=== SOURCE TEXT ===

At 410, the sampling technique is applied to the historical data to generate a different, second subset of data including at least some different historical project attribute values as in the first training set. The method 400 can proceed to 412.

At 412, a second training set comprising the generated different, second subset of data is created. The method 400 can proceed to 414.

At 414, a second machine learning model is trained in a second stage using the second training set. The method 400 can be exited.

In some embodiments, the method 400 can further include applying the sampling technique to the historical data to generate at least a third, different subset of data including at least some different historical project attribute values as in the first training set and the second training set, creating at least a third training set comprising the generated different, at least the third subset of data, and training at least a third machine learning model in at least a third stage using the at least the third training set.

Referring back to FIG. 3 and as depicted in the embodiment of FIG. 3, in the ML Model Aggregator 210, the Generated Models from the Automated ML Tool 208 can be communicated to the model assessor module 209. In some embodiments of the present principles, in the ensemble model assessor module 209 fitting score or error results of the multiple generated models can be evaluated by functions that compare predicted values with the labeled ones. In some embodiments of the present principles, examples of score or error functions can include, but are not limited to, adjusted R2, Mean Square Error, and Mean Absolute Error. More specifically, in some embodiments after ith Generated Model, M_i, is generated by the Automated ML Tool 208, the ML Model Aggregator 210 employs the model assessor module 209 to determine whether or not to stop generating models. The model assessor module 209 evaluates and scores the ith Generated Model, M_i, (with a pre-selected metric such as adjusted R2, Mean Squared Error, Mean Absolute Error) by analyzing its predictions on Test Set I (standard ML validation techniques). The mean score S_i of the first i models, M_1, . . . , M_i, is compared to the mean score S_{i−1} of the first i−1 models. If S=|S_i−S_{i−1}| is below some threshold S_{stop}, then models M_1, . . . , M_i, are outputted by the ML Model Aggregator 210 as an Ensemble of Models. Otherwise, the ML Aggregator 210 proceeds with iteration i+1. Alternatively or in addition, in some embodiments model assessor module 209 uses a mean predicted value, instead of the mean score, in the same way as described above.

===

== TASK SET ==
1 > Using the ensemble-training passage, explain in one to three sentences how the model assessor module determines whether the ML Model Aggregator should stop generating models.
2 > Print the portion of the ensemble-training passage starting with "At 414, a second" and going on through "third training set.".
3 > Summarize the ensemble-training passage in two sentences.

=== ITEMS ===

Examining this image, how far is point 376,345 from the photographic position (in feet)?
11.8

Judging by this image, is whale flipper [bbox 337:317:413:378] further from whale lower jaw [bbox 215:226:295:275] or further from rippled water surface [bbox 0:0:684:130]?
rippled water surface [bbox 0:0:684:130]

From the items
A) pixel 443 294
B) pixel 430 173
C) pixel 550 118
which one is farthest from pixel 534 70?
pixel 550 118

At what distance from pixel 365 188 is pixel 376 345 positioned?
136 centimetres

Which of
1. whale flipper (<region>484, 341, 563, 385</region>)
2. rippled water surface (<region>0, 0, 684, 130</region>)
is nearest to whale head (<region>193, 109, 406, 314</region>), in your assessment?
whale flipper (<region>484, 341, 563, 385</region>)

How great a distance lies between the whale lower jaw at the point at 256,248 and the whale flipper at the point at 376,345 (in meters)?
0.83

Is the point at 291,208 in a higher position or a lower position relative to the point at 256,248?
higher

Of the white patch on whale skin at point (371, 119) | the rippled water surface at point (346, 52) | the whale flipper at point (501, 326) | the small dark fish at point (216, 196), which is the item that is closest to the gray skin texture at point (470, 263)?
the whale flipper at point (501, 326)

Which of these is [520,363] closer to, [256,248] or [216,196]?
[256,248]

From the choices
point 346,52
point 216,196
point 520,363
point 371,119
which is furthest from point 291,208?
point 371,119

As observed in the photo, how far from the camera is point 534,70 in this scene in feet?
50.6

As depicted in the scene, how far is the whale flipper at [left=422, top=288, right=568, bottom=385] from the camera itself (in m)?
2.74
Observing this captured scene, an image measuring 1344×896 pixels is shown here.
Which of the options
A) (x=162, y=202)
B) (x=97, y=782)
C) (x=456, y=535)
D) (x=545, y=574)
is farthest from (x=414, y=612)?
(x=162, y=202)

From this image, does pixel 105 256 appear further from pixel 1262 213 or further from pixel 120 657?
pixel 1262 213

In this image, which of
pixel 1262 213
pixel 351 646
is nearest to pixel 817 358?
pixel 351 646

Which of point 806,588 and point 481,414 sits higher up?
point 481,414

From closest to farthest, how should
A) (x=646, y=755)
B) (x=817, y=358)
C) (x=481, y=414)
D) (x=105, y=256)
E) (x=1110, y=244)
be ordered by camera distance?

===

== EXPECTED RESPONSES ==
1 > After the ith model is generated, the model assessor module scores it on Test Set I with a pre-selected metric. It then compares the mean score S_i of the first i models with the mean score S_{i−1} of the first i−1 models. If S=|S_i−S_{i−1}| is below the threshold S_{stop}, models M_1 through M_i are output as an Ensemble of Models; otherwise the aggregator proceeds with iteration i+1.

2 >
At 414, a second machine learning model is trained in a second stage using the second training set. The method 400 can be exited.

In some embodiments, the method 400 can further include applying the sampling technique to the historical data to generate at least a third, different subset of data including at least some different historical project attribute values as in the first training set and the second training set, creating at least a third training set comprising the generated different, at least the third subset of data, and training at least a third machine learning model in at least a third stage using the at least the third training set.

3 > The method applies a sampling technique to historical data to generate different subsets and training sets, and each one trains another machine learning model in a separate stage. The model assessor module scores the generated models with metrics such as adjusted R2, Mean Square Error, or Mean Absolute Error, and generation stops once the change in mean score between iterations falls below a threshold, when the models are output as an Ensemble of Models.